CharlesL

Karma: 29

I am independent AI researcher focusing on interpretability. My day job is in technical consulting for an AI-enabled financial software firm.

CharlesL 25 Feb 2026 2:36 UTC
4 points
0
on: Responsible Scaling Policy v3
A thought about the section here where you describe your more current model for the ‘race to the top’:
In general, I’ve been updating away from a model like:
Companies ‘race to the top’ (competing with each other on safety measures) on the text of their RSPs
-> the text of the RSPs makes them more likely to do good things, regardless of other things going on
…and toward a model like
Companies adopt RSPs
-> then some of them do good things that are in the spirit of the RSP, because they have truly bought-in employees
-> then all companies “race to the top” to match the visible aspects of those good things.
Is there any suggestion that frontier labs other than Anthropic are likely to adopt RSPs before some catastrophic bad thing happens, if it does?

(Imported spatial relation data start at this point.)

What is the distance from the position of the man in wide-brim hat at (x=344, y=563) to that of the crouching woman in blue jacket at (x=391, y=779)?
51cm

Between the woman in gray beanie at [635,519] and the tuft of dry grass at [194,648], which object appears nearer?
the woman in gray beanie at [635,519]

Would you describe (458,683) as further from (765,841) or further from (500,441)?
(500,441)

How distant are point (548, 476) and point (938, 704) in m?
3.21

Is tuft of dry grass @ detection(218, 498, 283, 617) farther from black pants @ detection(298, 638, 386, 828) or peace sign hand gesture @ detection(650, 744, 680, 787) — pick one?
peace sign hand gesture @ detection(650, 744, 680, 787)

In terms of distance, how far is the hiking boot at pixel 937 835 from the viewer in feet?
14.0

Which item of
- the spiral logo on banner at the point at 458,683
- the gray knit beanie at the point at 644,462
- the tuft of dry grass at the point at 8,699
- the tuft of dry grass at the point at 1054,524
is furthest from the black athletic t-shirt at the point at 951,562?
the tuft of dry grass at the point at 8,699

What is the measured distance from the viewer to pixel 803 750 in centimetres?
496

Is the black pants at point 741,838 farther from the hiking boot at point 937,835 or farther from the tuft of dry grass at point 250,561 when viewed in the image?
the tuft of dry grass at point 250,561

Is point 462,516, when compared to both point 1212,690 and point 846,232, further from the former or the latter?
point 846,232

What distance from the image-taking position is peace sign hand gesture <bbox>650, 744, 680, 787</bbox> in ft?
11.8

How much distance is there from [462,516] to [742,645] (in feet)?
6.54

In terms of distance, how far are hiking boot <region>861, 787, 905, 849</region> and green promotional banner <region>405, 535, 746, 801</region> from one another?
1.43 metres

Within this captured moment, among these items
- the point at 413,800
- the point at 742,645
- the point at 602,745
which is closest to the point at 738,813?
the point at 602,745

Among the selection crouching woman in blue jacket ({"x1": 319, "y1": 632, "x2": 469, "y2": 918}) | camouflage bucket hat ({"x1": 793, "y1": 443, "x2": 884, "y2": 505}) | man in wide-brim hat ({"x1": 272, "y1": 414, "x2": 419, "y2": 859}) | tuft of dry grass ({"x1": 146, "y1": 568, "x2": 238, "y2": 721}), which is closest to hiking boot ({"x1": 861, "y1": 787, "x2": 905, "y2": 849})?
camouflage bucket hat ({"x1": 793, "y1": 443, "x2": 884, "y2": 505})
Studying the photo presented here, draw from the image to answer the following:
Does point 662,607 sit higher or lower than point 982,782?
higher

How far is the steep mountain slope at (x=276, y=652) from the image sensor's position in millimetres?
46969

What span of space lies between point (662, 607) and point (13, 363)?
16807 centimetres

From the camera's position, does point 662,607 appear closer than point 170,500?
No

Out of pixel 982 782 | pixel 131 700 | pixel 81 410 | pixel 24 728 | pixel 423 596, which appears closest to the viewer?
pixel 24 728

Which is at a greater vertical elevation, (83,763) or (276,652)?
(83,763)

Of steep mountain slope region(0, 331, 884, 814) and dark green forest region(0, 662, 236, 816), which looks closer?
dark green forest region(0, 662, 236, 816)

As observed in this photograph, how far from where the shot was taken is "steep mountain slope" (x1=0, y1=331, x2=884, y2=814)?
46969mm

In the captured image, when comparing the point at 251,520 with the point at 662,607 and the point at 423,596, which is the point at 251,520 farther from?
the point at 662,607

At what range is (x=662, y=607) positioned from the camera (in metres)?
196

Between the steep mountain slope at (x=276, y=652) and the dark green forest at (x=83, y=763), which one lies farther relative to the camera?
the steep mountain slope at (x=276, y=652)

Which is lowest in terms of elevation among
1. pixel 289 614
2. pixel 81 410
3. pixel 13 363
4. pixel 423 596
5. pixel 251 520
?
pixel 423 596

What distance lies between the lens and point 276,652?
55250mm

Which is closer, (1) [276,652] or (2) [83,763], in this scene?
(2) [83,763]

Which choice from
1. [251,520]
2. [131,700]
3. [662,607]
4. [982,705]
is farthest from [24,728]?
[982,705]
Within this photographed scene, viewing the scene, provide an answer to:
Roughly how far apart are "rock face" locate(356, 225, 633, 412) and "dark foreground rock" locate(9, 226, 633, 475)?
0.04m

This premise is the basis for the new model you write out here. And if they do, what makes you optimistic that the same employees who are currently advancing capabilities as fast as they can at other labs decide to reprioritize safety to a greater extent than they do currently? Or that safety-focused employees wouldn’t be pushed out of certain other frontier LLM developers? It’s something we are seemingly see happen already at some places, not to name names.

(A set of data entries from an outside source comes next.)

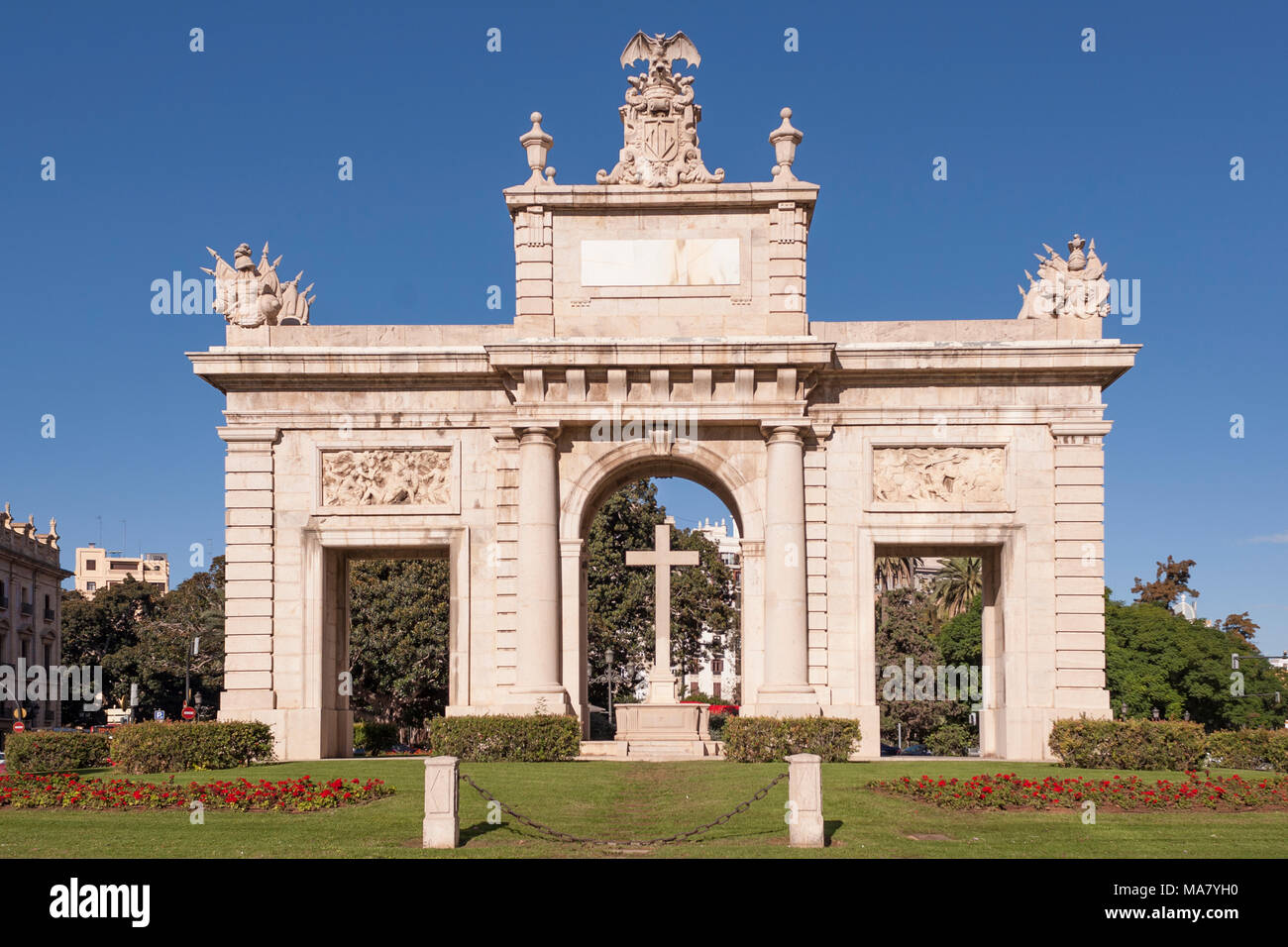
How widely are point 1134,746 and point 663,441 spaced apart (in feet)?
41.9

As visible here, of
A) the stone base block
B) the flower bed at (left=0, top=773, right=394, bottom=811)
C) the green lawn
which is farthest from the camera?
the stone base block

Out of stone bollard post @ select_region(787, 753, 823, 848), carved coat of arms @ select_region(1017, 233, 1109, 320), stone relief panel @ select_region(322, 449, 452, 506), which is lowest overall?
stone bollard post @ select_region(787, 753, 823, 848)

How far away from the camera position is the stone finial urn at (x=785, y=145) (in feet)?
110

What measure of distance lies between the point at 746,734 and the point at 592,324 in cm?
1080

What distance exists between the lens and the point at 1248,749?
96.6 feet

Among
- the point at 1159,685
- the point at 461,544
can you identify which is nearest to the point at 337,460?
the point at 461,544

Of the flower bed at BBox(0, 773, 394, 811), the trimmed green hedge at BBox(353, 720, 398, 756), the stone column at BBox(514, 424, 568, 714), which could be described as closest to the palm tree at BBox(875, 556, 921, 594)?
the trimmed green hedge at BBox(353, 720, 398, 756)

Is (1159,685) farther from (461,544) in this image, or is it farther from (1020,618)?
(461,544)

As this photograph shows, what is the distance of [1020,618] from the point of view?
109 feet

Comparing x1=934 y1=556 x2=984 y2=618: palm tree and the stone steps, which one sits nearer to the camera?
the stone steps

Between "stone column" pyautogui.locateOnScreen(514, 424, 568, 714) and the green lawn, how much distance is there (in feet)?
25.7

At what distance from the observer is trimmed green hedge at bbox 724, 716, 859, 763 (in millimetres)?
29359

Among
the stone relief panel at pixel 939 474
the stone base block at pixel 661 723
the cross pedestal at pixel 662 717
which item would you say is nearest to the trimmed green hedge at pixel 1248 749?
the stone relief panel at pixel 939 474

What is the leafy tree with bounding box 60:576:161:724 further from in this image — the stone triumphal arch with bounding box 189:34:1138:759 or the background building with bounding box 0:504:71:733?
the stone triumphal arch with bounding box 189:34:1138:759
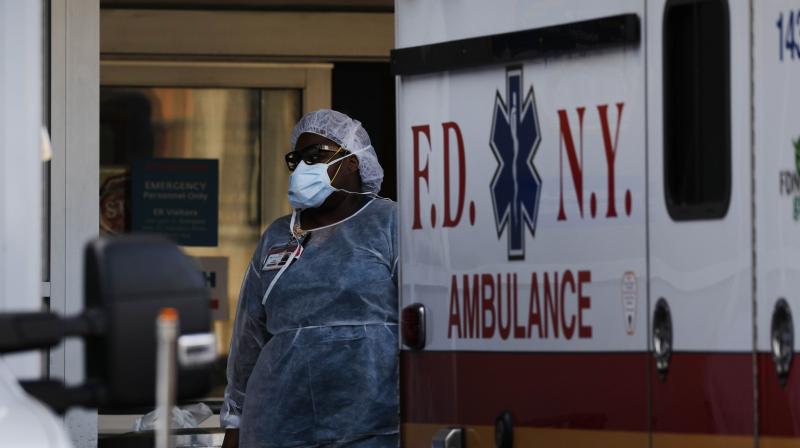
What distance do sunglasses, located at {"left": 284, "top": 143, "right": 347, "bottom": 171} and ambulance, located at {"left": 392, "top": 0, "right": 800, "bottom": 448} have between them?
3.38 ft

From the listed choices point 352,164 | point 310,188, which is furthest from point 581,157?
point 352,164

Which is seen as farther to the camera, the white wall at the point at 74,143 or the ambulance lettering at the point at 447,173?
the white wall at the point at 74,143

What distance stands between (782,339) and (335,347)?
224 centimetres

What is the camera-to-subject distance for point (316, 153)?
639cm

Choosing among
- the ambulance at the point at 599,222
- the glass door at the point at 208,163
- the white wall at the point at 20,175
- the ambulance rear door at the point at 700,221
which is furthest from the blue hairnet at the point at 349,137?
the glass door at the point at 208,163

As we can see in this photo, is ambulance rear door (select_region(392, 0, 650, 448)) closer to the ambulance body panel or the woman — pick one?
the ambulance body panel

I have trouble finding the ‘race to the top’ in terms of safety/alignment credible when it seems like far more forces, whether it be investors or current government stakeholders, seem to be encouraging a ‘move as fast as possible no matter what’ regime by their words and actions. We saw it recently with the Anthropic-Pentagon dispute, most other labs do not seem particularly committed to particular principles in the face of political pressure or economic forces.